In all the three decisions of this court alluded to supra (viz. Okon v. Administrator General Cross River, Obusez v. Obusez and Asere v. Asere), the point being emphasized is that by the application for the grant of Letters of Administration of estate of deceased persons who had died intestate, the courts so approached were urged to exercise their discretionary powers in determining who was entitled to the grant of administration. It is not any different in the instant matter. Section 26(1) requires that “in granting administration the court shall have regard to the rights of all persons interested in the estate of the deceased person or the proceeds of sale thereof’.
The major complaint against the decision of the lower court is that in the exercise of its discretionary powers the court had failed to give due consideration to the right of the appellant who was also “a person interested in the estate of the deceased person or the proceeds of sale thereof.”
It is trite that a discretion that had not been exercised in bad faith, frivolously or vexatiously but rather judicially and judiciously would persist unperturbed on appeal. However, a discretion the exercise of which had proceeded on the basis of irrelevant consideration or insufficient materials, being perverse, would have to be interfered with on appeal. See: University of Lagos & Anor v. M.I. Aigoro (1985) 1 NWLR (Pt. 1) 143; Williams v. Williams (1987) 2 NWLR (Pt.54) 66 at 82; Beredugo v. College of Science and Ekwunife v. Wayne (WA.) Ltd. (1989) 5 NWLR (Pt.122) 422.
In applying the above principles in determining whether or not the lower court’s exercise of judicial discretion was wrongly undertaken, resort must be had to the materials placed before the court. The grant of the Letters of Administration of the estate of the deceased person to the appellant who was in no position to and legally never married the deceased was unmistakably untenable. The lower court’s conclusion to this end is clearly the same. The court at page 52 of the record of appeal found that appellant’s interest in the estate of the deceased could only be defined by the legality of her purported marriage to the deceased both under the Onitsha Customary Law which appellant claimed to have contracted with the deceased on 7th July, 1995, and the Marriage Act as she sought to establish by exhibit A.

## Excerpts of spatial question data

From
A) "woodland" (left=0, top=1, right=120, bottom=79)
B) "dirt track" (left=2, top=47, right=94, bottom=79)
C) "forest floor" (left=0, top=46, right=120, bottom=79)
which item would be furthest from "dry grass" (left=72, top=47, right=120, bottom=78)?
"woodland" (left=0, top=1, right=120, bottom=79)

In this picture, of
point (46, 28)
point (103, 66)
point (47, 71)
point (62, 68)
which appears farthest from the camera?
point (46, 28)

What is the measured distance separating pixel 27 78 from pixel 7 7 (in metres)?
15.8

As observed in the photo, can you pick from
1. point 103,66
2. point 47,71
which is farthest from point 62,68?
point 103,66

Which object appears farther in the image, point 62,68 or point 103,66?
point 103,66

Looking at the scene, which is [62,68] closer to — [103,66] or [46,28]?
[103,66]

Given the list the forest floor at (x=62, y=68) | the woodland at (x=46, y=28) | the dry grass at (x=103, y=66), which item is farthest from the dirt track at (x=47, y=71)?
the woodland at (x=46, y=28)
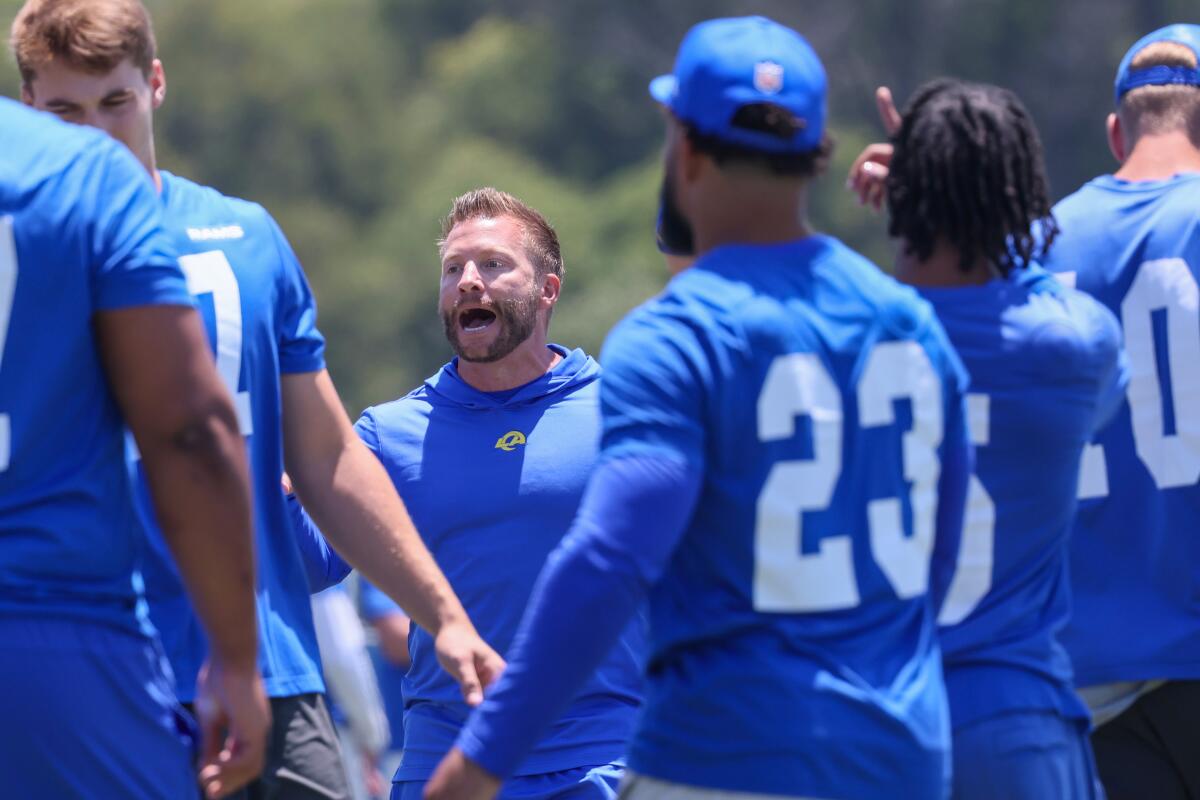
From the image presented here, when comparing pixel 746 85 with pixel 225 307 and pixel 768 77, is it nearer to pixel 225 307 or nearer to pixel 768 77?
pixel 768 77

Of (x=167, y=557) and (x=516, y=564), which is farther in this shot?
(x=516, y=564)

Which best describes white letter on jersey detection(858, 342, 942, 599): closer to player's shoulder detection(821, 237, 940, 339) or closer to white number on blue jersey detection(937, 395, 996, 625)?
player's shoulder detection(821, 237, 940, 339)

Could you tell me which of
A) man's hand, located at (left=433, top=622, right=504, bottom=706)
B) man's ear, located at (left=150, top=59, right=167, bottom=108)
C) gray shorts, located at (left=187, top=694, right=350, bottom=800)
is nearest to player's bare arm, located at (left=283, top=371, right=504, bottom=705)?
man's hand, located at (left=433, top=622, right=504, bottom=706)

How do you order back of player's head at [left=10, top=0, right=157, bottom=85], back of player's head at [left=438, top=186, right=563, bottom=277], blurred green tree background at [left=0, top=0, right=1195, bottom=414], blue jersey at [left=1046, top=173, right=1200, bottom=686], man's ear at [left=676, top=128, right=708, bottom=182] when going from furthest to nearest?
blurred green tree background at [left=0, top=0, right=1195, bottom=414] → back of player's head at [left=438, top=186, right=563, bottom=277] → blue jersey at [left=1046, top=173, right=1200, bottom=686] → back of player's head at [left=10, top=0, right=157, bottom=85] → man's ear at [left=676, top=128, right=708, bottom=182]

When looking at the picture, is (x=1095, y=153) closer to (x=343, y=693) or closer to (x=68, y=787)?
(x=343, y=693)

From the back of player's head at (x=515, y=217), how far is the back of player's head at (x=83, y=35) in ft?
6.40

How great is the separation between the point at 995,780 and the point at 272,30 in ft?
169

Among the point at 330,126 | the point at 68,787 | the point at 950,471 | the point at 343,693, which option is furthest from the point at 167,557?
the point at 330,126

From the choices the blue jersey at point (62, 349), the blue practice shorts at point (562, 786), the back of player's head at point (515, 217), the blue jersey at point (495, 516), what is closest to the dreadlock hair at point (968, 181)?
the blue jersey at point (62, 349)

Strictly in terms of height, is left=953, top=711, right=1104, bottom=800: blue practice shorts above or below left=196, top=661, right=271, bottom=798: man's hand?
below

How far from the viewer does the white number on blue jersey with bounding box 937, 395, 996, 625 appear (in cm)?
389

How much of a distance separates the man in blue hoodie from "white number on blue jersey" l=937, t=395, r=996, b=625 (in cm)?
162

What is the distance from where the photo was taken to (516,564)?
18.0 feet

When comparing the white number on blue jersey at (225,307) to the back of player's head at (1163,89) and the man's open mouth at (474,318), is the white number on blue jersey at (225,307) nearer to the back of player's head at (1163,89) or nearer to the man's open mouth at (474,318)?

## Task list
a: Answer these questions using the court judgment on letters of administration:
(i) Which section of the law requires the court to consider the rights of all persons interested in the estate?
(ii) Under which customary law did the appellant claim to have married the deceased?
(iii) On what page of the record of appeal did the lower court state its finding about the appellant's interest?
b: Revise the court judgment on letters of administration by writing out everything from "In all the three" down to "of sale thereof’.", using "without a will" in place of "intestate".
c: Continue the court judgment on letters of administration from the point where it stops.

## Responses
a:
(i) Section 26(1)
(ii) The Onitsha Customary Law
(iii) Page 52

b:
In all the three decisions of this court alluded to supra (viz. Okon v. Administrator General Cross River, Obusez v. Obusez and Asere v. Asere), the point being emphasized is that by the application for the grant of Letters of Administration of estate of deceased persons who had died without a will, the courts so approached were urged to exercise their discretionary powers in determining who was entitled to the grant of administration. It is not any different in the instant matter. Section 26(1) requires that “in granting administration the court shall have regard to the rights of all persons interested in the estate of the deceased person or the proceeds of sale thereof’.

c:
From the state of pleadings and evidence before the lower court, it appears settled that the decree nisi issued in respect of the marriage between the 1st respondent and the deceased was yet to become absolute. The decree nisi was issued on 30th September, 1996. Mr. Nzegwu died on 31st October, 1996. Yet by S. 58 of the Matrimonial Causes Act, a decree nisi becomes absolute at the expiration of three months after its issuance. Appellant’s marriage to the deceased under the Igbo customary law on 7th July, 1995, when the latter was still validly married to the 1st respondent under the Marriage Act, as rightly held by the lower court, could not have been lawful given the combined effect of S. 33, S. 35, S. 39 (1) and S. 58 of the Matrimonial Causes Act. In effect, with the lawful marriage between 1st respondent and the deceased subsisting right to the time of the latter’s death, appellant cannot legally claim entitlement to administration of the estate on the basis of her being deceased’s surviving lawful wife. The truth is that appellant never was legally married to the deceased.
Where an entitlement is tied to the existence of a particular fact and the fact has been manifested to be incapable of coming into being by the operation of the law, such an entitlement cannot in fact and in law enure to the claimant. In the instant case, where the appellant had tied her claim to entitlement of grant of letters of administration of the deceased’s estate by virtue of her being the lawful surviving wife of the deceased, her failure to prove that she was such a wife at the time of death of the deceased was fatal. The lower court’s inference that because appellant was not the lawful surviving wife of the deceased she was disentitled to the grant of administration of the estate is unassailable. Appellant’s 2nd issue for determination of the appeal necessarily has to and is hereby resolved against her.
There remains two ancillary complaints raised by the appellant on the basis of which her counsel has urged us to set aside the lower court’s decision. I shall in very brief terms treat these complaints.
Under appellant’s 1st issue for determination, the case of lack of jurisdiction on the part of the lower court to grant the 1st respondent the relief sought has been attempted. The effort has been made to show that Engineer Theophilus I.O. Nzegwu had lived and died in Onitsha, Anambra State thereby making the lower court incapable of exercising the jurisdiction it did in the instant case.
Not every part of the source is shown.